En lien avec le "Muret d'art" de Saoû nous avons proposé aux enfants des deux classes de l'école de réaliser eux aussi une oeuvre sur le sentier dans le cadre d'une semaine Land art. J'ai emmené les enfants dans la nature, observer, écouter, senti, toucher, puis dessiner, peindre, faire de petites créations individuelles à partir de matériaux naturels et enfin nous avons entrepris ensemble une grande oeuvre éphémère qui chemine de part et d'autre du sentier "Muret d'art" sur une cinquantaine de mètres.

Matériaux : pommes de pin, pigments naturels, caséine. 



















Ecole primaire Saint Louis à Crest


Je suis intervenue auprès de 6 classes de l'établissement de la petite section au CE2 et nous avons réalisé deux fresques et recouvert des piliers sur le thème des animaux et de la végétation.. Les enfants ont pu manier, pelles, brouettes, bétonnière, gamates, truelles et taloches, monter sur des tables et des échelles et empoigner à pleines mains la terre pour l'étendre sur les murs. Ils se sont ensuite appliqué à dessiner en grand pour graver leur dessin sur les fresques et le peindre.

Matériaux : enduit terre paille, pigments naturels et caséine, produit de protection.






























Ecole maternelle d'Eurre 


Petite et moyenne section 

Inspirés par l'oeuvre "Paysage au grand galop " de Gerda Steiner et Jorg Lenzlinger, créée pour le  musée de Valence en 2013, les enfants ont réalisés un paysage imaginaire utilisant les petits objets qu'ils avaient apportés de chez eux ou récoltés dans la nature.

Matériaux : éléments récoltés dans la nature, objets de récupération , fil électrique.




















Moyenne et grande section

L'enseignant travaillant sur le corps humain et la perception qu'en ont les enfants m'a demandé de les accompagner dans la réalisation de petites sculptures de corps en mouvement.
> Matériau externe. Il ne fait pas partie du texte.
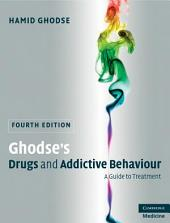 Ghodse's Drugs and Addictive Behaviour: A Guide to Treatment, Edition 4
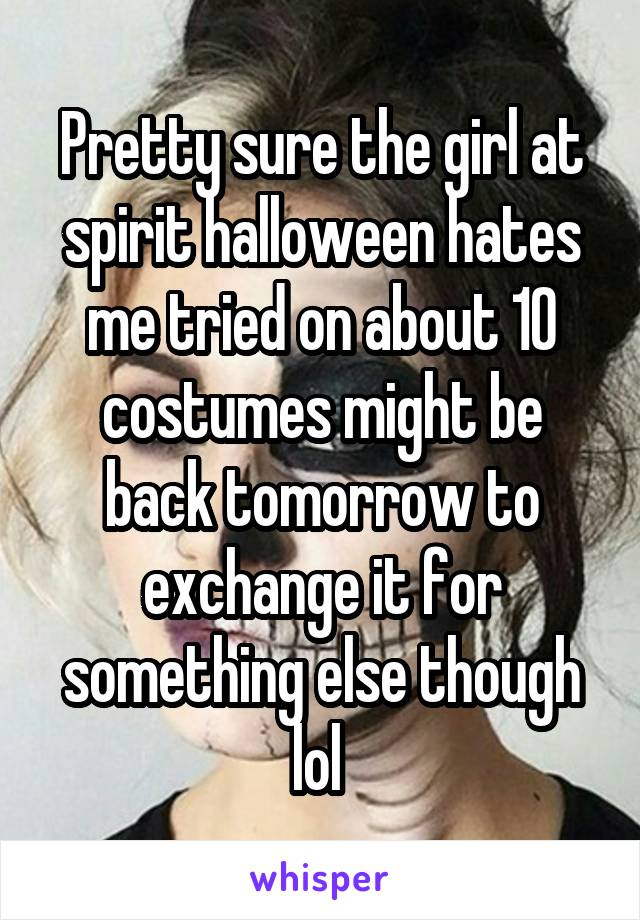 Pretty sure the girl at spirit halloween hates me tried on about 10 costumes might be back tomorrow to exchange it for something else though lol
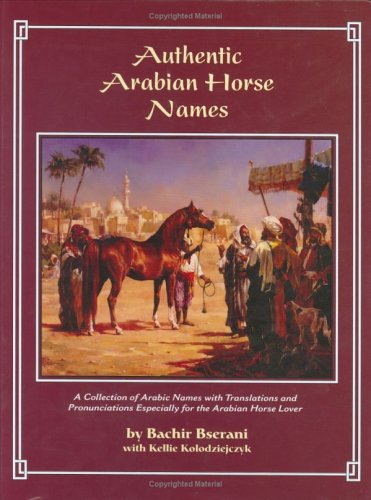 Authentic Arabian Horse Names: A Collection of Arabic Names with Translations and Pronunciations Especially for the Arabian Horse Lover
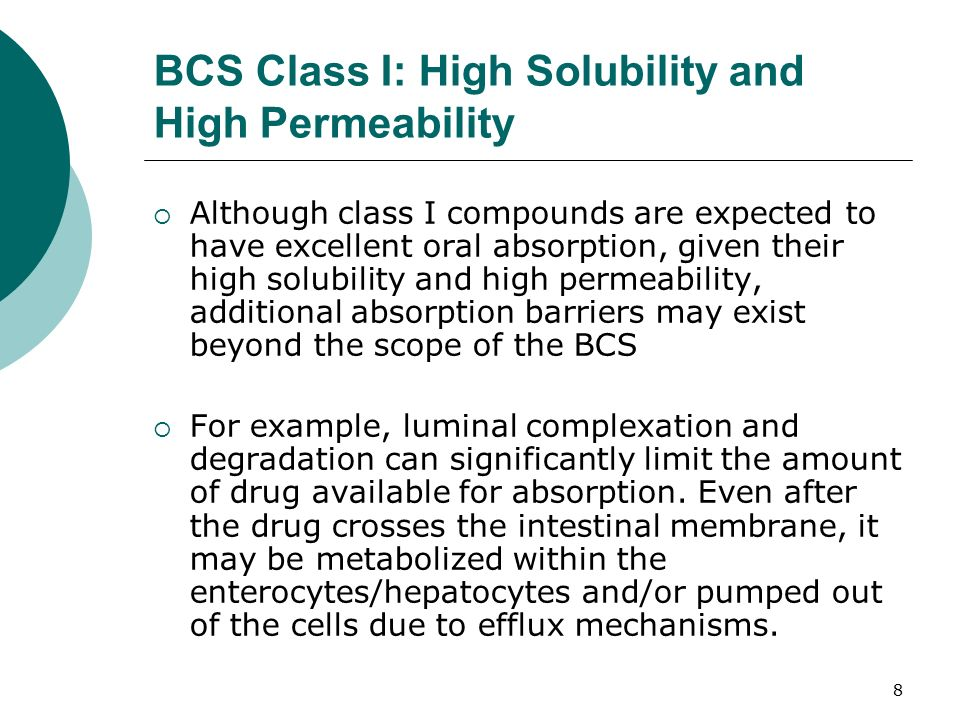 bcs classification of some drugs Center for drug evaluation and  described the sponsor intent to make some changes to the drug product  251 based on the bcs principles, in what class is this .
Après avoir visionné des travaux d'artistes, nous avons fait des séances photos de corps en pauses. Puis chaque enfant à partir de ces photos a fait une sculpture en papier mâché sur structure en fil de fer. 

Matériaux : fil de fer, papier, rondelle de bois














Nous avons ensuite travaillé à partir des œuvres de Keith Haring.
Les enfants se sont allongés au sol dans une pause en mouvement pendant que d'autres reportaient sur une feuille le contour de leurs silhouettes. Ces contours furent mis en couleurs , découpés et collés pour en faire une fresque sous le préau.

Matériaux : papier, gouache.








Ecole primaire de La Baume Cornillane


Pour le quatrième salon du livre de la Baume Cornillane sur le thème de la nature, j'ai réalisé avec la classe unique de l'école de la Baume,  un grand livre végétal.
Malheureusement,, il y avait un vent fou pour le salon et nous n'avons pas pu présenter ce travail comme nous l'avions imaginé au départ. Il devait tenir ouvert, au milieu de l'espace extérieur du salon mais par sécurité, il a fallu le fixer à un mur. Cela ne permettait pas d'apprécier pleinement le travail réalisé.

Matériaux : bambous et feuillages récoltés sur la commune















Ecole primaire de Divajeu


Je travaille régulièrement avec cette école et cette année j'ai été sollicitée pour faire un totem car l'école travaillait sur le thème de l'Afrique.
Après avoir fabriqué ce totem tous ensemble, chaque enfant s'est constitué un petit sac "porte bonheur", à la manière des grigris, teignant un carré de tissu dans lequel il a mis précieusement petits éléments naturels qu'il avait récolté dans la nature et autres trésors rapportés de chez lui. Les petits grigris ont été suspendus provisoirement sur le totem et les enfants ont dansé auprès du totem pour la fête de l'école.